Twenty states and the District of Columbia employ the process, which the U.S. Supreme Court has upheld as constitutional in three separate cases. But critics contend that ceding control of the process to a profit-making corporation poses an enormous conflict of interest: The company would have a financial incentive to hold onto sex offenders for as long as possible while skimping on required mental health services.

“These people could be held forever,” said Tracy Velazquez, executive director of the Justice Policy Institute, a non-profit group that is critical of the rise of private involvement in the nation’s penal system. “There’s a disincentive for the companies to provide treatment, because the inmates continue to be customers. There is no end of sentence.”

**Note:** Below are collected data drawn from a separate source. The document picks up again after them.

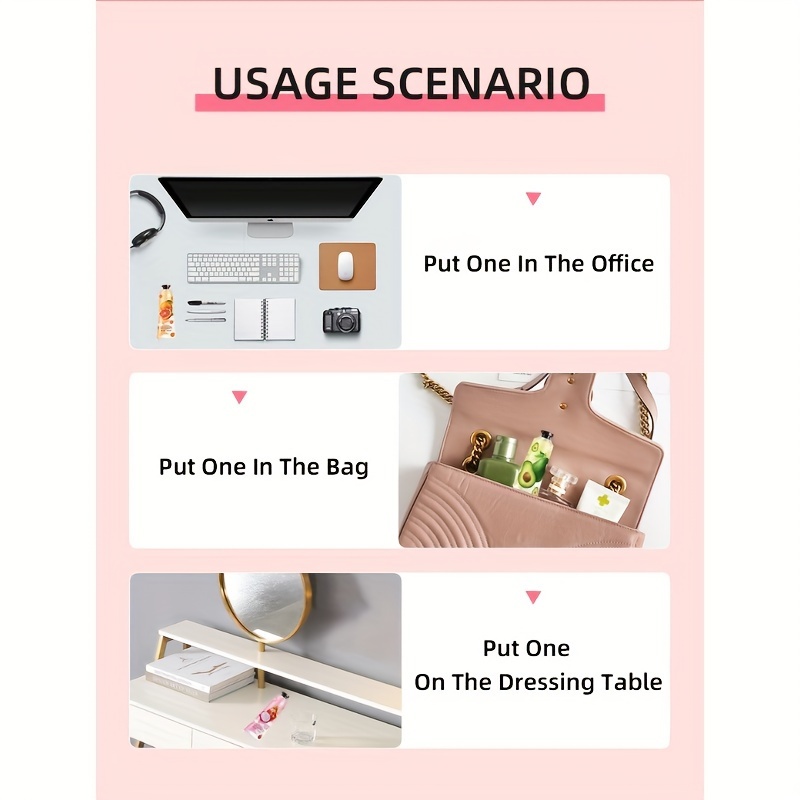 USAGE SCENARIO

Put One In The Office

Put One In The Bag

Put One
On The Dressing Table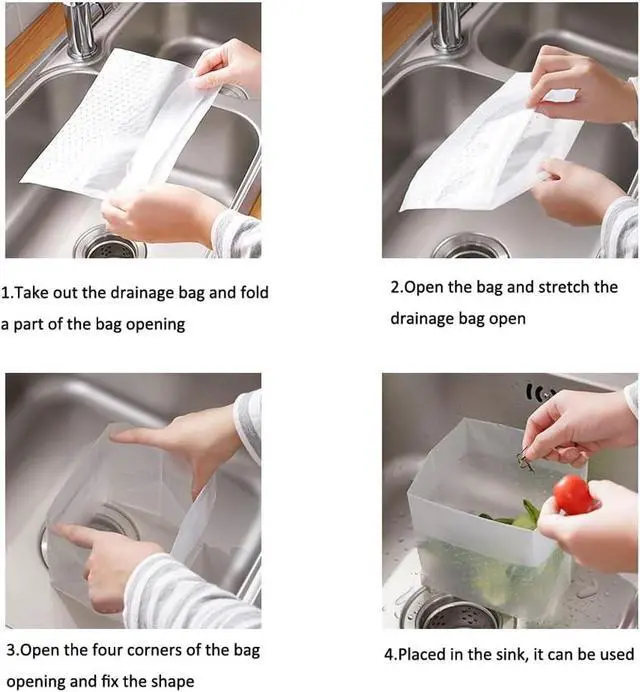 1.Take out the drainage bag and fold a part of the bag opening

2.Open the bag and stretch the drainage bag open

3.Open the four corners of the bag opening and fix the shape

4.Placed in the sink, it can be used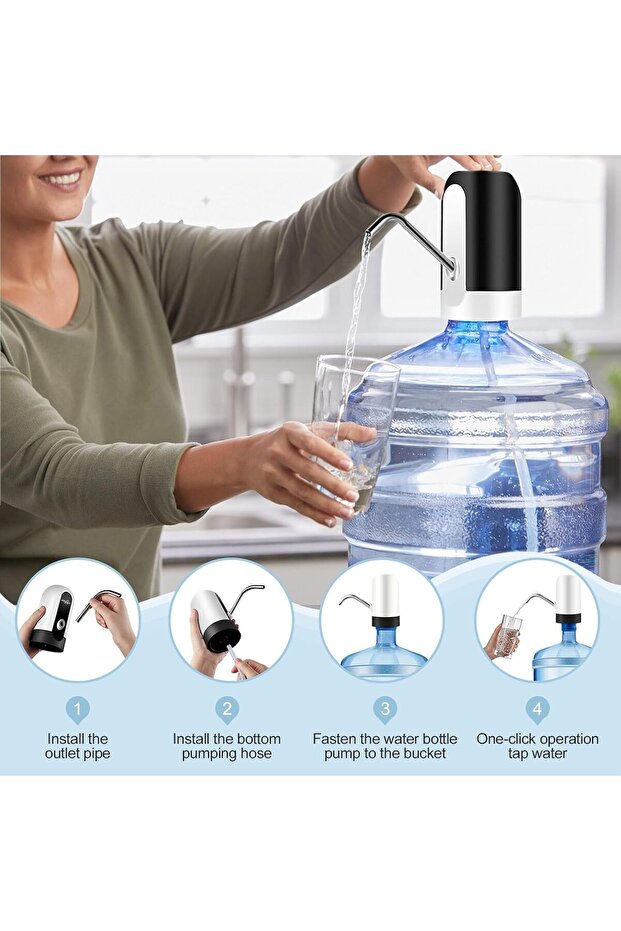 1
Install the outlet pipe

2
Install the bottom pumping hose

3
Fasten the water bottle pump to the bucket

4
One-click operation tap water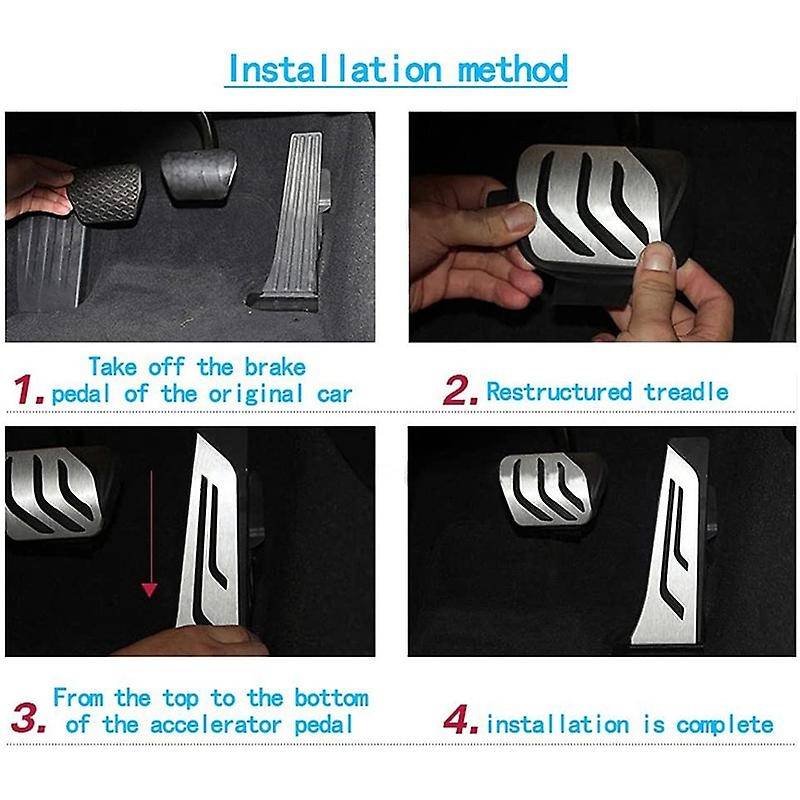 Installation method

1. Take off the brake pedal of the original car

2. Restructured treadle

3. From the top to the bottom of the accelerator pedal

4. installation is complete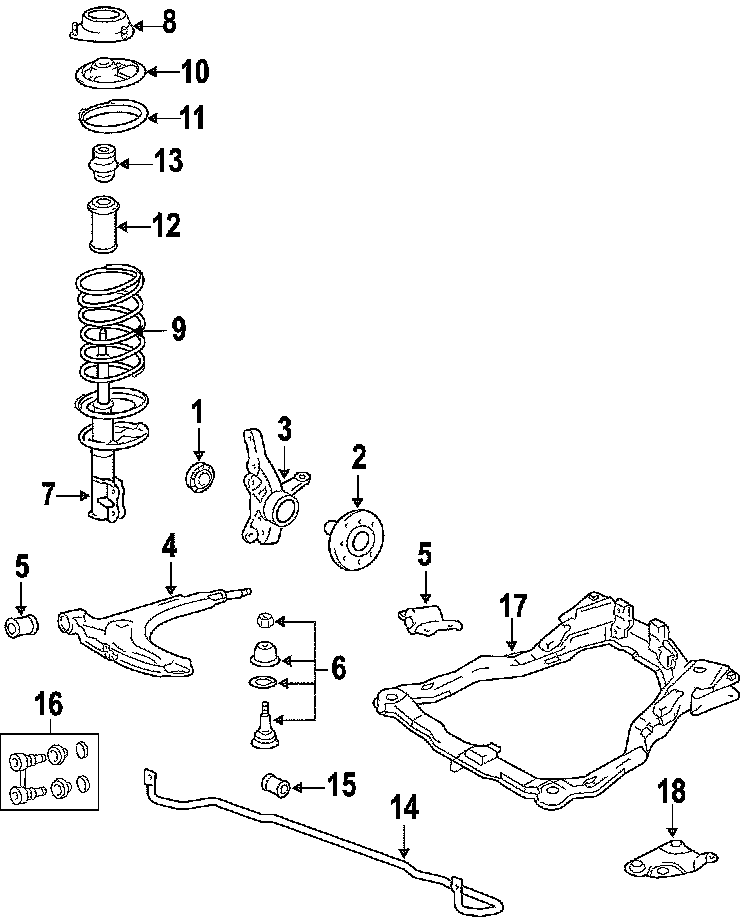 8
10
11
13
12
9
1
3
2
7
5
4
5
17
6
16
15
14
18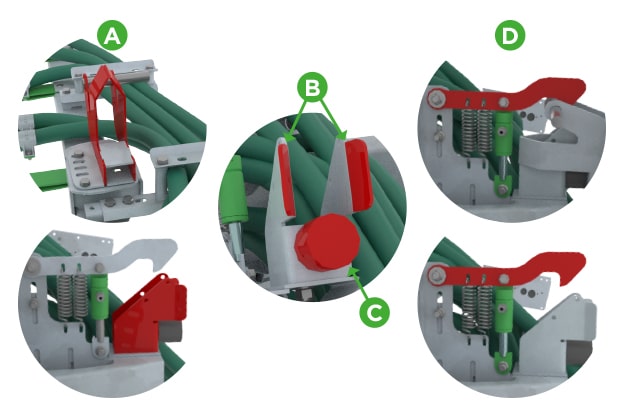 A
B
C
D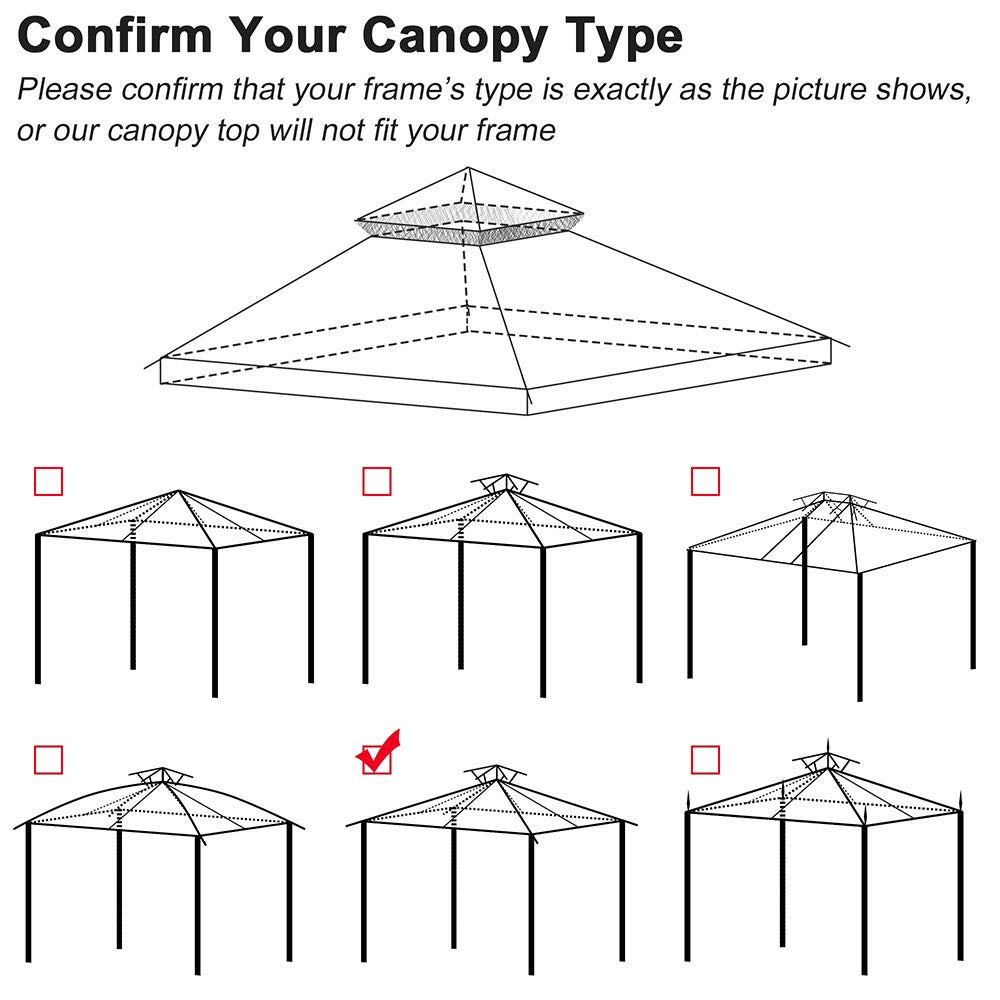 Confirm Your Canopy Type

Please confirm that your frame's type is exactly as the picture shows, or our canopy top will not fit your frame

A spokesman for the GEO Group said the company would administer the facility in the public interest.

“Under public-private partnerships, private operators provide high-quality management services of correctional, detention, and residential treatment facilities under strict and constant oversight and monitoring from state officials,” said Pablo Paez, a GEO spokesman, in an emailed statement. “These services have absolutely no bearing on sentencing policies or decisions which are exclusively made by policymakers.”

In a recent conference call with investors, a GEO Group executive, Jorge Dominicis, said he expects Virginia to decide on his company’s contract proposal by July.

Liberty Healthcare, a privately owned company based in suburban Philadelphia, did not respond to requests for comment.

The Virginia Department of Behavioral Health and Developmental Services, which oversees the sex offender facility, declined to comment on the deliberations, but confirmed that a formal review of the privatization proposal is in the later stages.